Questo stato di sospensione appare come «il luogo in cui due agenti imperscrutabili, il sonno e la notte, si ritrovano in uno scontro di confine, in cui un esito felice è possibile solo se entrambe perdono terreno». Per gli antichi, fatte le dovute distinzioni tra le diverse civiltà, l’insonnia è «l’insieme dei sogni oscuri e bramosi all’interno di altre condizioni oscure: il sonno, la notte e la morte, la più profonda». L’attesa di vivere sempre più a lungo è legata all’insonnia, come mostra la figura creata da Bram Stoker, Dracula (1897) alle soglie del XX secolo. Tra il 1740 e il 1900 gli eventi mondiali cominciarono infatti ad accelerare sempre più. Ci fu poi l’arrivo di sostanze che accrescevano lo stato di veglia, come il tè e il caffè, oltre allo zucchero, che da solo rese possibile sul piano energetico, scrive Sidney W. Mintz in Storia dello zucchero ( Einaudi), l’esplosione della rivoluzione industriale.

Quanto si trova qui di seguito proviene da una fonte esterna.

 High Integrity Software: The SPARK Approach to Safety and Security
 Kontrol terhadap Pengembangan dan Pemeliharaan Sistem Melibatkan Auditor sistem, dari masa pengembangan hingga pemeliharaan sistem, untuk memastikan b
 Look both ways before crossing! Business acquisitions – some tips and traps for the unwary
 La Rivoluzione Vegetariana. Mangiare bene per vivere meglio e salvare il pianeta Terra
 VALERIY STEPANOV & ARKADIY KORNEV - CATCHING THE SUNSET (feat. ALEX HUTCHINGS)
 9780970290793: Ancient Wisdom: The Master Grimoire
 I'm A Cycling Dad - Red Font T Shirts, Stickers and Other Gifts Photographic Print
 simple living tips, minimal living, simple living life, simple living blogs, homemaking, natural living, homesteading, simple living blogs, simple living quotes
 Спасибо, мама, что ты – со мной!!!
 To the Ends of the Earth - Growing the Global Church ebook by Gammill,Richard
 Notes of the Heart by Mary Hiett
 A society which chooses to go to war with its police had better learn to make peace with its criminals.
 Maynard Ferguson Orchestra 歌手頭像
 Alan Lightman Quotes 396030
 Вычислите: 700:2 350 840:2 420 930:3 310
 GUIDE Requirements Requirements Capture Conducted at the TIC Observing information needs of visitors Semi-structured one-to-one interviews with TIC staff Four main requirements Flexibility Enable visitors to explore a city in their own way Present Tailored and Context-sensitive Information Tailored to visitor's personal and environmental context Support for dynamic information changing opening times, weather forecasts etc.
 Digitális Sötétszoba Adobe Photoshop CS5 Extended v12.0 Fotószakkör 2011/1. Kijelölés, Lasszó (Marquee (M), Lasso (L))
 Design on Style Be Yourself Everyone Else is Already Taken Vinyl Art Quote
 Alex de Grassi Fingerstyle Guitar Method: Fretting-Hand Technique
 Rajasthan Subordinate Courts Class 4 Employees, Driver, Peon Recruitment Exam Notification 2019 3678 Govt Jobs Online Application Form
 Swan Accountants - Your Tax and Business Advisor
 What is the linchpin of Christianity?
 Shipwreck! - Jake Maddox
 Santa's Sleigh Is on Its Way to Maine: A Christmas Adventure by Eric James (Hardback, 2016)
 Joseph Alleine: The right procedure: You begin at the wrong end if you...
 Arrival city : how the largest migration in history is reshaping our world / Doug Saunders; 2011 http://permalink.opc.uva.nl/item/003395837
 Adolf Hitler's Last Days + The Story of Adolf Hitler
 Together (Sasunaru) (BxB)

E oggi? L’insonnia è senza dubbio un prodotto dell’intensificazione della vita nervosa dei nuovi lavoratori informatici, ovvero di noi tutti. Il lockdown prodotto dal virus ha rotto le barriere tra il lavoro e il riposo, tra l’ufficio e la casa, aumentando l’ansia e dilatando nel contempo quello spazio incerto e indefinito in cui irrompe l’insonnia.